Będzie nowa nawierzchnia
Kłopoty lokatorów kamienic przy ulicy Staszica wkrótce się skończą.
Mieszkańcy bloków przy ulicy Staszica narzekają na swoje podwórko. – Przejść nie można, bo wszędzie stoi woda. A jak już się próbuje, to trzeba uważać, żeby nie wejść pod samochód – mówią mieszkańcy.
Pan Henryk Chabowski mieszka na parterze i doskonale widzi, co się dzieje na podwórku. – Pod naszymi oknami stale jeżdżą samochody, bo kierowcy korzystają ze skrótu, aby się tędy przebić na ulicę Staszica – mówi lokator.
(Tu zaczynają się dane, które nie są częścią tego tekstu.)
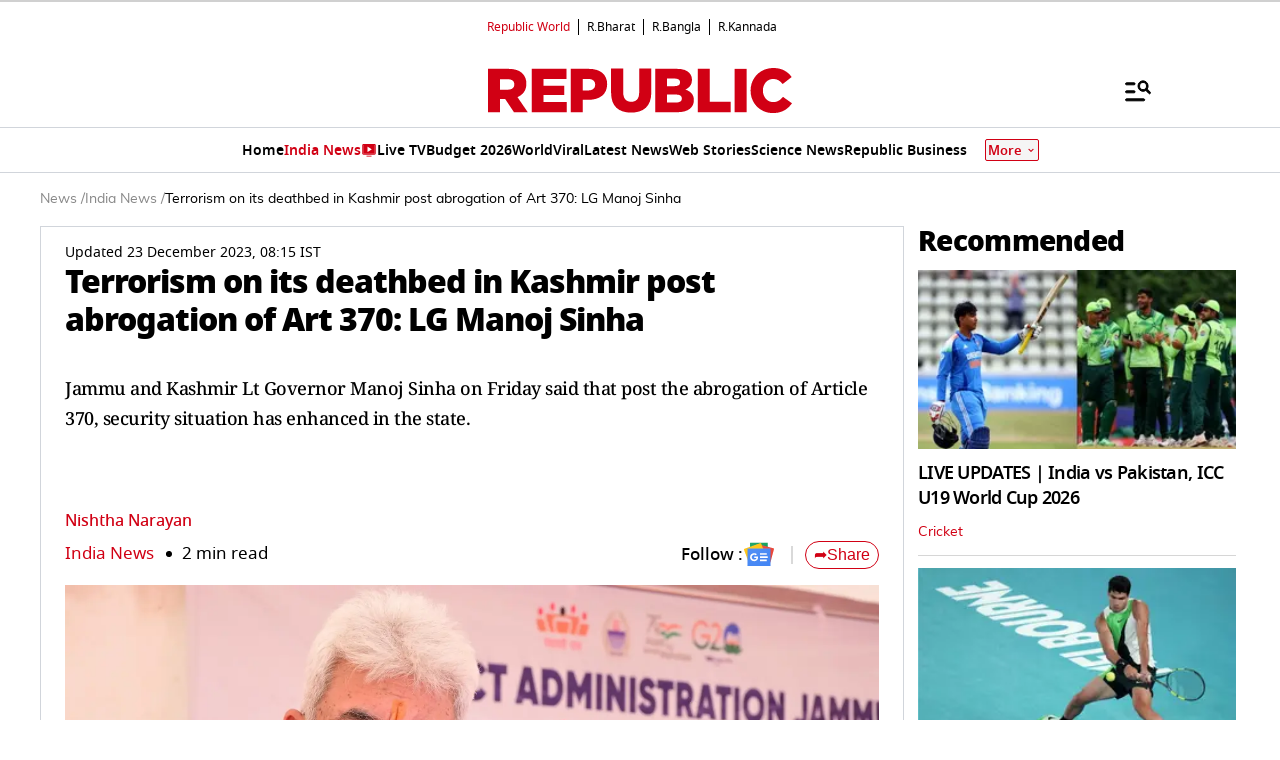

--- FILE ---
content_type: text/html; charset=utf-8
request_url: https://www.google.com/recaptcha/api2/aframe
body_size: 152
content:
<!DOCTYPE HTML><html><head><meta http-equiv="content-type" content="text/html; charset=UTF-8"></head><body><script nonce="E5Zk8Uh_nI9cPu4mPlQCCg">/** Anti-fraud and anti-abuse applications only. See google.com/recaptcha */ try{var clients={'sodar':'https://pagead2.googlesyndication.com/pagead/sodar?'};window.addEventListener("message",function(a){try{if(a.source===window.parent){var b=JSON.parse(a.data);var c=clients[b['id']];if(c){var d=document.createElement('img');d.src=c+b['params']+'&rc='+(localStorage.getItem("rc::a")?sessionStorage.getItem("rc::b"):"");window.document.body.appendChild(d);sessionStorage.setItem("rc::e",parseInt(sessionStorage.getItem("rc::e")||0)+1);localStorage.setItem("rc::h",'1769948788672');}}}catch(b){}});window.parent.postMessage("_grecaptcha_ready", "*");}catch(b){}</script></body></html>

--- FILE ---
content_type: application/javascript; charset=utf-8
request_url: https://fundingchoicesmessages.google.com/f/AGSKWxVyndswz8llgmcZaSkczmros1bz1ErbQEYo6DSnQqx_LtZaArmjrc9sAeSBfwgBwJCj156J3jP_g-rnSpSGeyi9gYZW3J5nZQH4HpGHdFaSEiz6mVBdY0idw9Ce8Sf5FXdwrAGfoxQaTXDdB5TVhBvC5koijVsTZT00yagqs0IBv4buj8Uq6b9dspNw/_/partnerads_/skyframeopenads./inline_ad./HompageStickyAd./ad120x60.
body_size: -1286
content:
window['598f7b8c-7b57-4603-ace5-ad230f45cea9'] = true;

--- FILE ---
content_type: text/javascript
request_url: https://www.republicworld.com/_app/immutable/chunks/fetchData.B762cIlc.js
body_size: 876
content:
import{E as a}from"./environmentConfig.Ck6yGs8a.js";import{C as t}from"./index.O-rWSg0R.js";function n(a,n){return t.HmacSHA256(a,n).toString(t.enc.Hex)}const r=()=>(2*Math.floor(Date.now()/1e4)).toString(),e=(t="E")=>a.VITE_API_MULTIPLE_POINT[t]??a.VITE_API_END_POINT;async function s({params:t}){const{apiUrl:s,language:o}=t,i=r(),c=n(i,a.VITE_HMAC_SECRET_KEY);try{const a={headers:{lang:o,platform:"WEB","X-Signed-Payload":i,"X-Signature":c}},t=e(o),n=await fetch(`${t}${s}`,a);if(!n.ok)throw new Error(`Error fetching data: ${n.status}`);const r=await n.json();return{data:null==r?void 0:r.data}}catch(u){}}async function o(t,s,o){const i=r(),c=n(i,a.VITE_HMAC_SECRET_KEY);try{const a={method:"PUT",headers:{"Content-Type":"application/json",lang:s,"X-Signed-Payload":i,"X-Signature":c},body:JSON.stringify(o||{})},n=e(s),r=await fetch(`${n}${t}`,a),u=await(null==r?void 0:r.json());return{data:null==u?void 0:u.data,status:u.status}}catch(u){return{status:500,data:{error:"Internal Server Error"}}}}async function i(t,s,o){const i=r(),c=n(i,a.VITE_HMAC_SECRET_KEY);try{const a={method:"POST",headers:{"Content-Type":"application/json",lang:s,"X-Signed-Payload":i,"X-Signature":c},body:JSON.stringify(o)},n=e(s),r=await fetch(`${n}${t}`,a),u=await(null==r?void 0:r.json());return{data:null==u?void 0:u.data,status:u.status}}catch(u){return{status:500,data:{error:"Internal Server Error"}}}}async function c(a){return s({params:{apiUrl:"/shows/get-top-shows?showsSlug=shows",language:a}})}async function u(a){return o("/v2/footer/list",a)}async function l(a,t,n,r,e,s){return o("/v2/anchors-and-authors/info",a,{slug:t,storyType:n,page:r,pageSize:e,type:s})}async function g(a,t){return s({params:{apiUrl:`/poll/get?completeSlug=${t}`,language:a}})}async function p(a,t,n){return s({params:{apiUrl:`/tags/tag-detail?slug=${t}&category=${n}`,language:a}})}async function y(a,t){return s({params:{apiUrl:`/search/pre-data?search=${t}`,language:a}})}async function d(a,t,n,r,e){let o=`/search/es?search=${t}&pageSize=${r}&page=${n}`;return e&&(o+=`&searchType=${e}`),s({params:{apiUrl:o,language:a}})}async function f(a,t="CATEGORY",n=""){return o("/v2/trending/list",a,{categoryslug:n,type:t})}async function m(a){return s({params:{apiUrl:"/breaking/get-list",language:a}})}async function h(a,t=0){return s({params:{apiUrl:`/breaking/all-list?page=${t}`,language:a}})}async function E(a,t){return s({params:{apiUrl:`/gainerLoosers?limit=${t}`,language:a}})}async function S(a){return o("/v2/market-gainer-looser/market-v2",a)}async function $(a){return s({params:{apiUrl:"/pincode/get-all-states",language:a}})}async function T(a,t){return s({params:{apiUrl:`/pincode/get-all-district?stateName=${t}`,language:a}})}async function _(a,t,n){return s({params:{apiUrl:`/pincode/filter-by-property?districtName=${t}&stateName=${n}`,language:a}})}async function v(a,t,n){return s({params:{apiUrl:`/forex/currency-rate-v2?to_currency=${t}&from_currency=${n}`,language:a}})}async function w(t,s){return async function(t,s,o){const i=r(),c=n(i,a.VITE_HMAC_SECRET_KEY);try{const a={method:"POST",headers:{lang:s,"X-Signed-Payload":i,"X-Signature":c},body:o},n=e(s),r=await fetch(`${n}${t}`,a),u=await(null==r?void 0:r.json());return{data:null==u?void 0:u.data,status:u.status,message:u.message}}catch(u){return{status:500,data:{error:"Internal Server Error"}}}}("/v2/career/apply-job",t,s)}async function U(a,t){return i("/v2/beeps-stories/feedback",a,{...t})}export{T as a,_ as b,l as c,h as d,g as e,$ as f,e as g,d as h,p as i,v as j,y as k,f as l,E as m,S as n,m as o,i as p,u as q,c as r,U as s,w as t};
Problemem mieszkańców okolicznych bloków są również spore rozlewiska, które tworzą się po deszczu. – Młodzi taką kałużę przeskoczą. Starsi mieszkańcy mają kłopot. Czy tak powinno wyglądać podwórko w miejscu, gdzie mieszka kilkadziesiąt osób? – pyta pan Henryk.
Bloki przy ulicy przez lata należały do Miejskiego Zarządu Budynków. Lokatorzy wspominają, że przez lata prace przy kamienicach wykonywano minimalnym nakładem środków. Podobnie było z podwórkiem. – Poprzedni zarządca wysypał podwórko tłuczniem. Jak się okazuje, nie był to najlepszy pomysł. Efekt jest teraz taki a nie inny – mówi Dawid Budek z firmy Domestica, która obecnie zarządza budynkami.
Czy lokatorzy kamienicy są skazani na brodzenie po kostki w błocie? – Absolutnie nie. Wiemy o kłopotach mieszkańców. Wyrównamy podwórko mieszanką bitumiczną. To pokruszony asfalt z recyklingu. Taka nawierzchnia nie zostanie wymyta i z pewnością przetrwa lata. Nie możemy jednak zacząć prac, dopóki na podwórku stoi woda. Gdy tylko opadnie, ruszamy z pracami – zapowiada Budek.